Former President Nana Addo Dankwa Akufo-Addo has accused the global financial system of trapping Africa in a cycle of unsustainable debt while punishing the continent with exorbitant interest rates.
Speaking in Brussels on Thursday, October 2, 2025, at the AU-EU High Level Seminar ahead of the AU-EU summit, he described Africa’s $1 trillion debt burden as not only an economic crisis but also “a moral indictment” of the international order.
“The system is not built to free us. It is built to bind us,” he told a packed audience of policymakers and global finance leaders, urging them to summon the courage to reform a regime that forces African governments to choose between paying creditors and protecting their citizens.
Debt versus development
The former President cited stark research showing that more than 30 African countries now spend more on servicing interest payments than on public health.
“Every dollar diverted to creditors,” he argued, “is a dollar taken from a hospital, from a child’s vaccination, from a community’s future.”
Akufo-Addo decried the inequity of lending terms that leave African borrowers paying double or triple the rates imposed on wealthier nations.
Such terms, he said, transform loans into shackles rather than lifelines. “This is inequity, not economics,” he declared.
A call for justice, not charity
Renewing his long-standing advocacy for debt cancellation, the former President insisted that debt relief must not be seen as an act of benevolence but as an obligation of fairness. “Justice delayed is justice denied,” he stressed.

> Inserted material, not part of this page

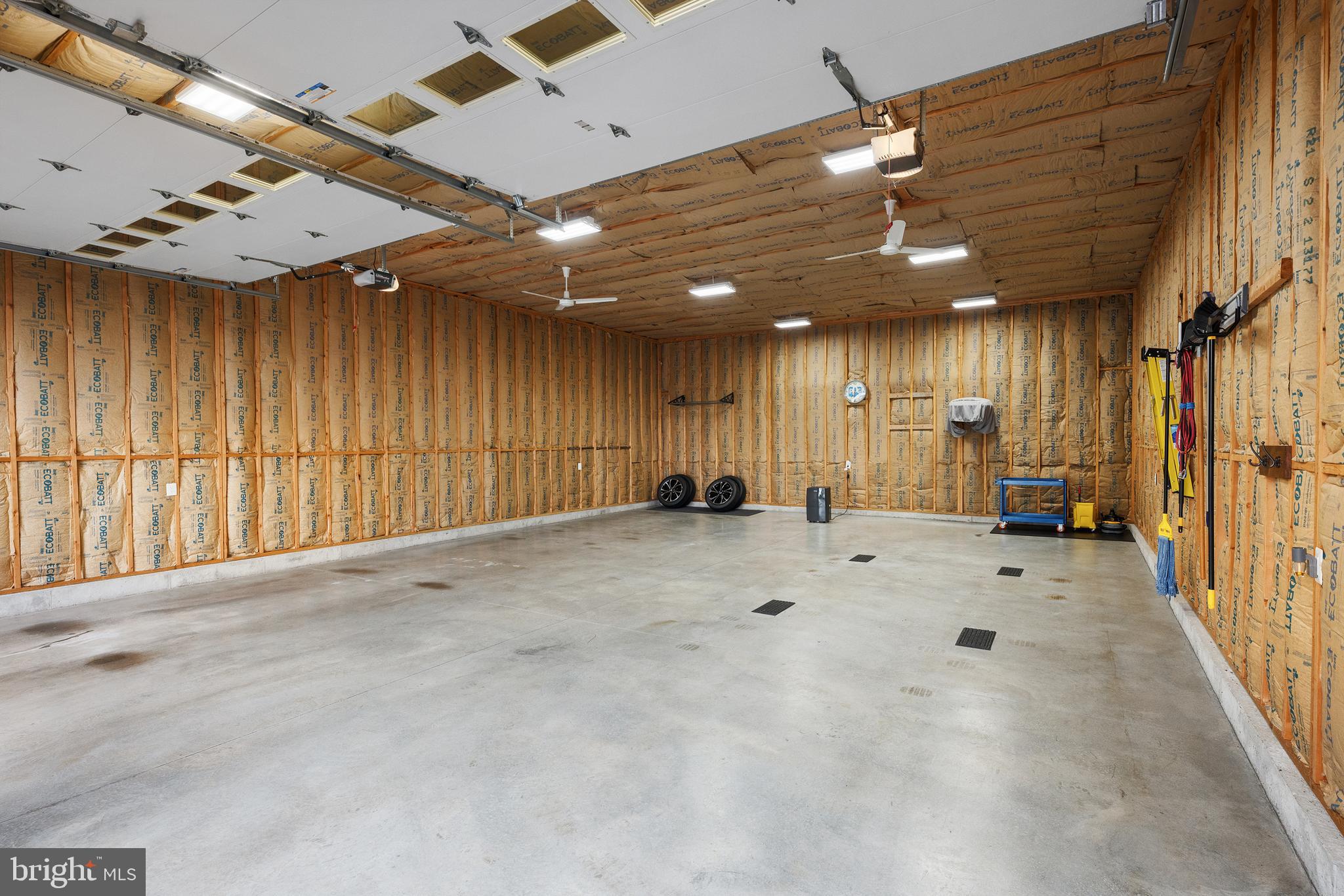 758 North Houcksville Road Hampstead, MD 21074 - Photo 40 of 43 a view of a hallway with a projector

He proposed a bold new framework—Debt Relief for Green Investment and Resilience—which would tie debt cancellation directly to investments in climate adaptation and sustainable growth.
Many of Africa’s current debts, he noted, were accumulated in response to climate shocks caused by forces beyond the continent’s control.

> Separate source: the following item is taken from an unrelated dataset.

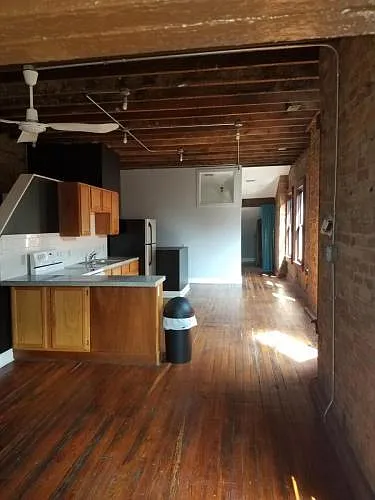 1324 Clay St — Photo 2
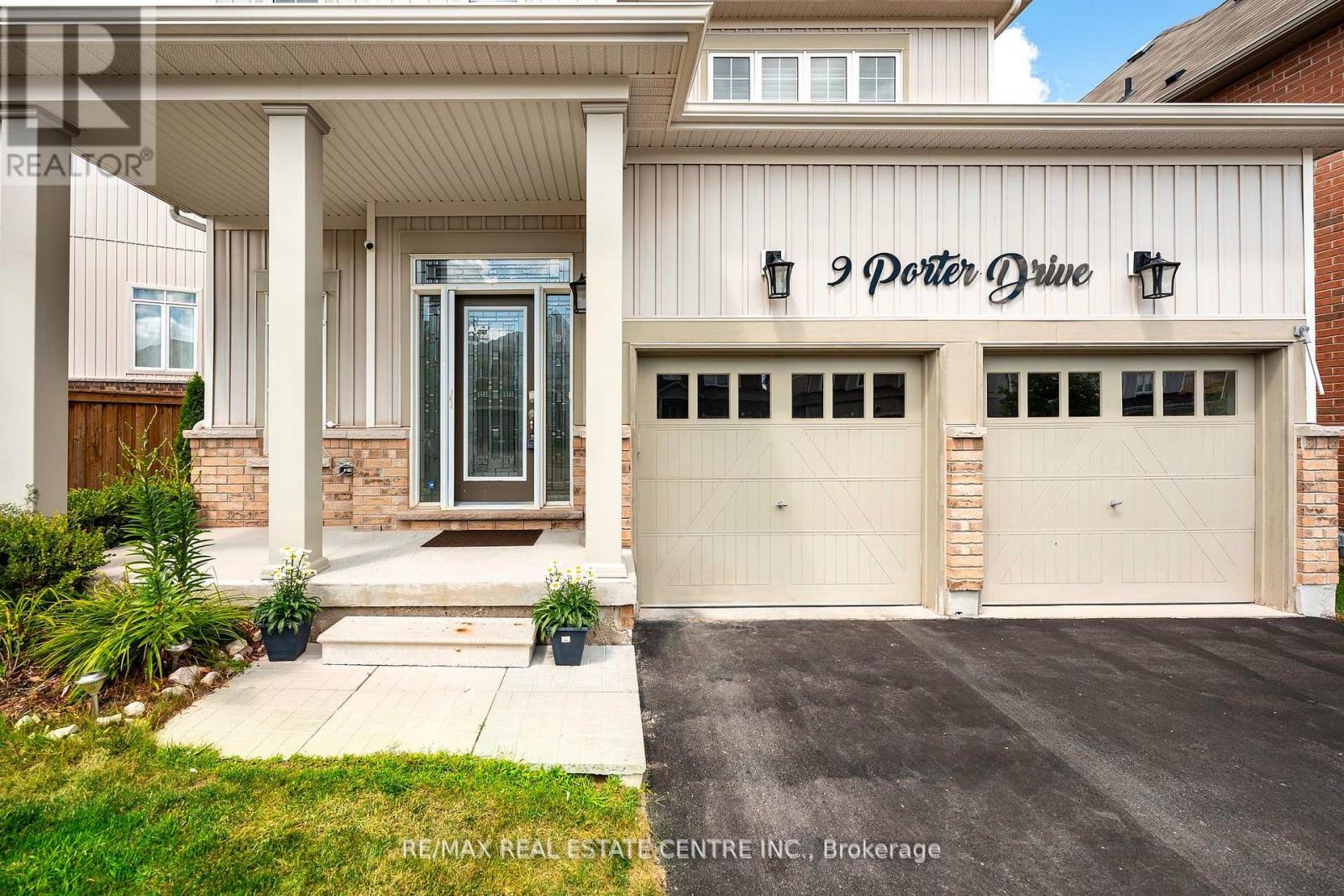 9 Porter Drive, Orangeville, Ontario L9W 6Z4 - Photo 2 - W12594658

Linking debt relief to climate reparations, he argued, was in line with the moral duty recognised by the International Court of Justice.
Lessons from Ghana’s experience
Reflecting on Ghana’s 2023 restructuring under the G20 Common Framework, which included a $13 billion Eurobond overhaul, Akufo-Addo said the process had exposed the deep structural weaknesses of the global system.
He described the framework as “fundamentally flawed,” pointing to the absence of binding rules to ensure equitable burden-sharing among all creditors, public and private.
Without such rules, he warned, Africa’s debt crisis will only deepen.
An appeal to Europe and the G20
Akufo-Addo called on European leaders, who collectively hold four seats at the G20, to support South Africa’s current G20 presidency in advancing more ambitious reforms.
His recommendations included immediate suspension of debt service payments, comprehensive restructuring, and a shift from voluntary processes to a binding global compact that requires all creditors to participate.
A global imperative
In closing, Akufo-Addo underscored that resolving Africa’s debt crisis is not just a continental concern but a strategic choice for global stability and shared prosperity.
“When Africa rises free from the weight of debt,” he said, “the whole world rises with it.”